# Getting layout on tender



## maddiedog (Nov 21, 2008)

I have been layout hunting for about 8 years now and have a one man and two man. How do you guys put them on the tenders to run? I have been towing mine and I'm sick of it. I have an idea in my head how I am doing it but it wouldn't hurt to see a few pictures of others. No need to reinvent the wheel. Thanks in advance for sharing!


----------



## maddiedog (Nov 21, 2008)

everyone else tows theirs???


----------



## Carpmaster (Apr 1, 2004)

My buddies had a cradle for theirs in the bow of the tender...


----------



## joedc34 (Jul 30, 2010)

Maddiedog,

How big is your tender? My buddy has a 20' Triton and the beam is 96''. We are able to put the layout in the stern end of the boat and it fits great on the back platform. The decoys are in the bow. The layout works great in the back because it doesn't rub on or bang against the gunwales when you're heading off in decent sized waves. I'm thinking that a rack would be the way to go but, for now it works well for us.


----------



## maddiedog (Nov 21, 2008)

How do you get it up on your tender? My layout boat weighs around 100 pounds and not bad with two people. I am just curious how you get it out of the water and on the boat. Even using elbow grease it seems like it would scrape the bottom of the layout. Tender is a 16 footer.


----------



## TSS Caddis (Mar 15, 2002)

maddiedog said:


> How do you get it up on your tender? My layout boat weighs around 100 pounds and not bad with two people. I am just curious how you get it out of the water and on the boat. Even using elbow grease it seems like it would scrape the bottom of the layout. Tender is a 16 footer.


Have your layout rack boards extend past the gunnels on your boat.


----------



## Dahmer (Jan 22, 2007)

TSS Caddis said:


> Have your layout rack boards extend past the gunnels on your boat.

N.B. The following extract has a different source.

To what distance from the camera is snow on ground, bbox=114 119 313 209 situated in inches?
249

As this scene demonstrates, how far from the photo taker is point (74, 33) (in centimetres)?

This is what we did with Caddis's old boat. We mounted 4x4 across the gunnels and notched the middle's of the 4x4 so that the layout boat box sits in the notch. The ends of each 4x4 are cut on a angle to help pull the layout boat onto the rack. It works pretty slick. Hope this helps.


----------



## joedc34 (Jul 30, 2010)

Maddie,

A little elbow grease is usually needed. The UFO layout we use has handles on it which makes it easy to lift out of the water but there is some contact with the gunnels. The rack system that TSS Caddis and Dahmer show is pretty sweet. I really like the rack concept and I think it is a little more stable for transport than what we do. Good luck and let me know what you decide to do.


----------



## dubser31 (Jun 8, 2005)

Here is a pic when i am trailering it:










And here is the pic when we are on the water:










When pulling it up on the boat, get on the downwind side and drag the layout by the bridals, we use 2 people to lift it and get up on the boards, then the person in front climbs to the back of the boat and the other person can pull it the rest of the way by themselves.


----------



## TSS Caddis (Mar 15, 2002)

Dahmer said:


> This is what we did with Caddis's old boat. We mounted 4x4 across the gunnels and notched the middle's of the 4x4 so that the layout boat box sits in the notch. The ends of each 4x4 are cut on a angle to help pull the layout boat onto the rack. It works pretty slick. Hope this helps.



Ha ha, I see you sent 4 high on one side Man I'm going to miss being able to stack the decoys that many rows high!


----------



## maddiedog (Nov 21, 2008)

That is how I trailer mine just never tried getting it out of the water. My buddy and I are going to try something and test it on a little lake here in the next couple of weeks...we might end up trying this though. Sometimes keeping it simple is best!


----------